Omit the images, then print each record below exactly as it reads.
(RAW DATA)
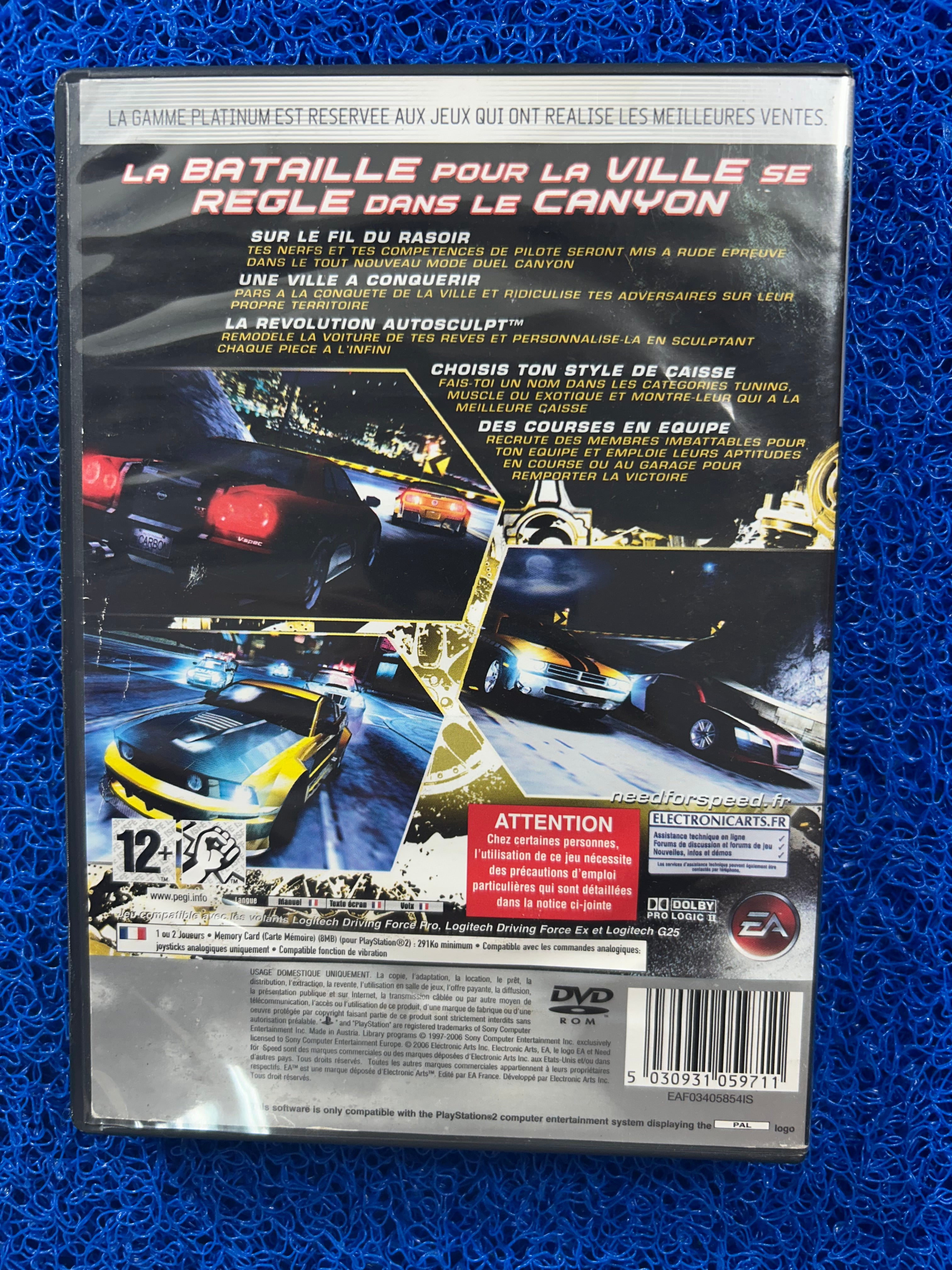 PS2 Need for speed carbon (E)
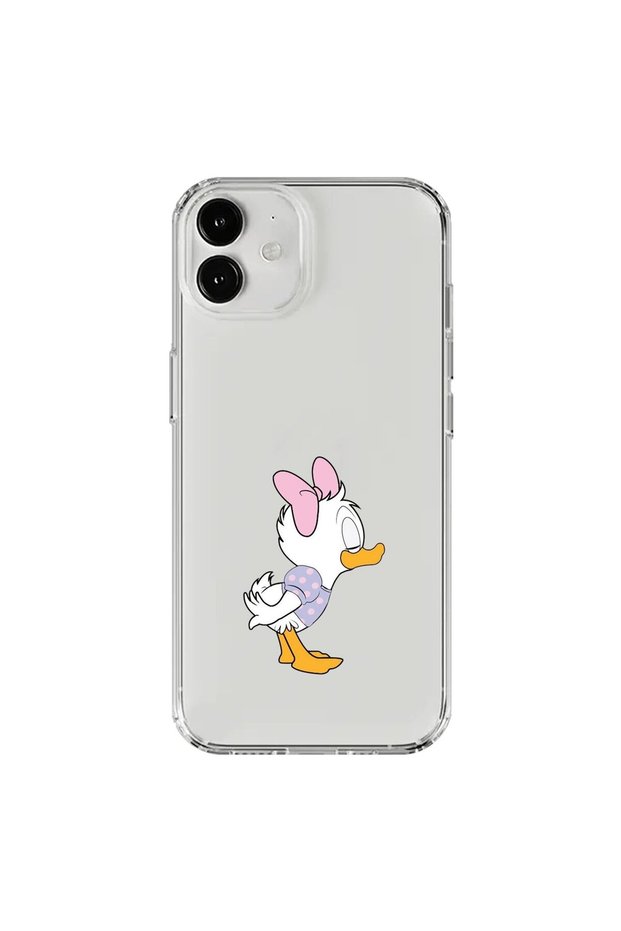 حافظة شفافة متوافقة مع هاتف iPhone 12 Mini بتصميم Couple Duck 1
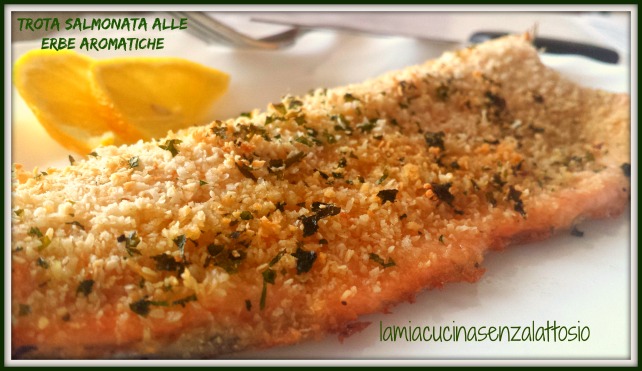 trota salmonata alle erbe aromatiche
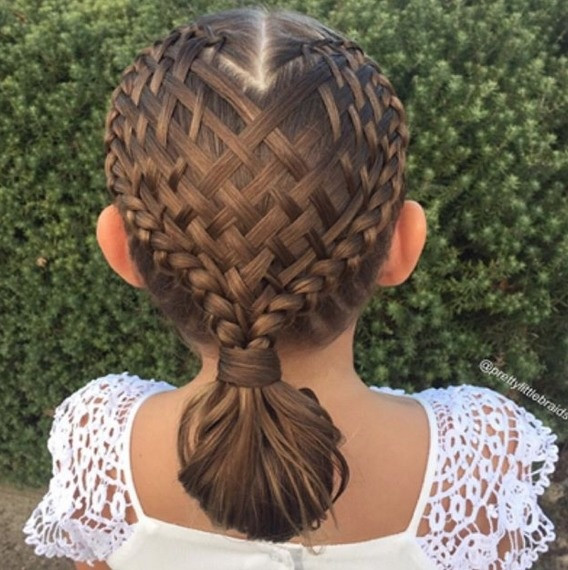 Braid Basket Hairstyles for Little Girls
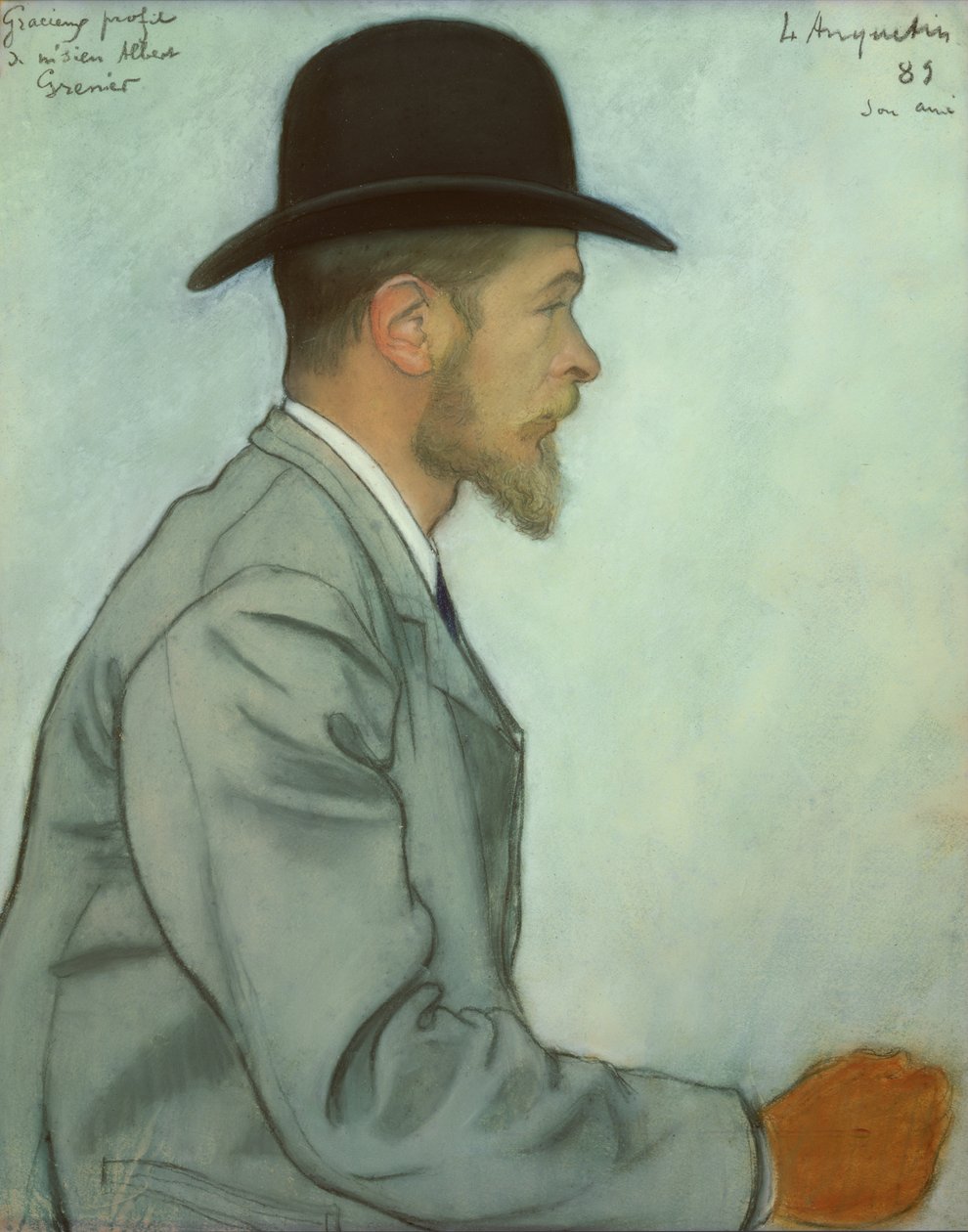 Albert Anquetin, 1885 (pastel) by Louis Anquetin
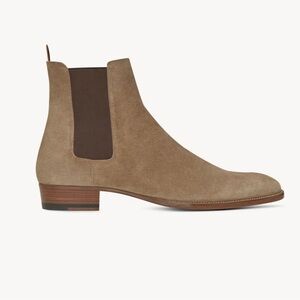 Great Condition Men’s Saint Laurent Wyatt Chelsea Boots in Suede Tobacco Size 10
(End RAW DATA)
■ SOLUTION TO THE EXERCISE:
 PS2 Need for speed carbon (E)
 حافظة شفافة متوافقة مع هاتف iPhone 12 Mini بتصميم Couple Duck 1
 trota salmonata alle erbe aromatiche
 Braid Basket Hairstyles for Little Girls
 Albert Anquetin, 1885 (pastel) by Louis Anquetin
 Great Condition Men’s Saint Laurent Wyatt Chelsea Boots in Suede Tobacco Size 10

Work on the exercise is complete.